◆ **WHAT TO WORK ON**: Write out, word for word, the part of the Wimbledon text below between "So, Djokovic would" and "Slam this year.", inclusive.

◆ **EXTRACT PROVIDED**:
++++++++
Nevertheless, on the Wimbledon grass anything – well, almost anything, could happen. Nadal is giving Wimbledon a miss and his battered body a rest, but since he hasn’t reached the final since 2011, he would have been at long odds anyway. Andy Murray is making a tentative return from operations and injuries. He was well beaten in the second round at Queen’s, and even though no one doubts his spirit and he has been named in the British Olympic team for Tokyo – it’s very hard to envisage him going deep in a 5-sets a match tournament. Still, he has, at the moment of writing, won his first two rounds, with moments of brilliance, alongside moments of lost concentration, but the will to win seemed as strong as ever. By the time this article is posted, we will know whether he has beaten the talented young Canadian Denis Shapovalov, ranked 10 in the world.
So, Djokovic would seem to be the last man of the Old Order left standing. For many, he has been the least regarded of them, a player more admired than loved. Yet it now seems likely that he will end his career with more Slam titles than either Federer or Nadal. Having already won in Melbourne and Paris this year, he also has the chance of the elusive Grand Slam this year.
There has been a succession of successors touted for years now, and most have fallen away, flattering only to disappoint. The young Greek Stefanos Tsitsipas took Novak to five sets in the French final, but lost after winning the first two sets; it’s hard to recover from that, and indeed he hasn’t done so, losing to an unseeded player in the first round. Could the 26-year-old Italian, Matteo Berrettini, who took a set off Djokovic in Paris and beat Murray at Queen’s, have a chance? He has a terrific serve, always an advantage on grass. Or maybe it will be the Russian Daniil Medvedev, currently ranked number 2 in the World? That means something, even though Covid has somewhat skewed the rankings. The Austrian Dominic Thiem won the American title in the autumn, Djokovic having been disqualified earlier for hitting someone with a ball struck in anger. But Thiem has scarcely won a match since and withdrew injured before the draw. Then there is the lanky Alexander Zverev… perhaps, perhaps. And there are young Canadians and other young Italians, for whom it may be a year or two too soon.
But the fact is, it’s been “a year too soon” for many recently, and the year passes and next year is too soon, and so it goes until eventually it’s too late rather than too soon, and the Old Order is refusing to yield to the New.
So, Novak is still the man to beat, and my guess is that no one will do so in SW19. That’s just a guess, of course, but you are likely to lose money if you bet on Australian or American tennis players taking the Crown. That Old Order yielded place a long time ago. Nowadays Novak’s most likely challengers are all European.
++++++++
◆ **DATA SEGMENT**:

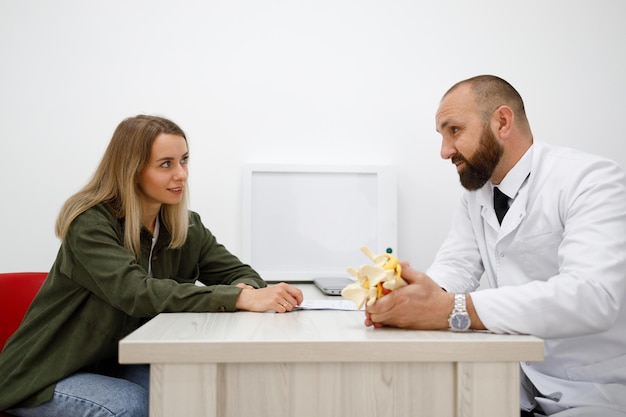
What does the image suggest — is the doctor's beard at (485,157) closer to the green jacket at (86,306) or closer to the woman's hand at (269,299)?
the woman's hand at (269,299)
++++++++
◆ **EXERCISE ANSWER**:
So, Djokovic would seem to be the last man of the Old Order left standing. For many, he has been the least regarded of them, a player more admired than loved. Yet it now seems likely that he will end his career with more Slam titles than either Federer or Nadal. Having already won in Melbourne and Paris this year, he also has the chance of the elusive Grand Slam this year.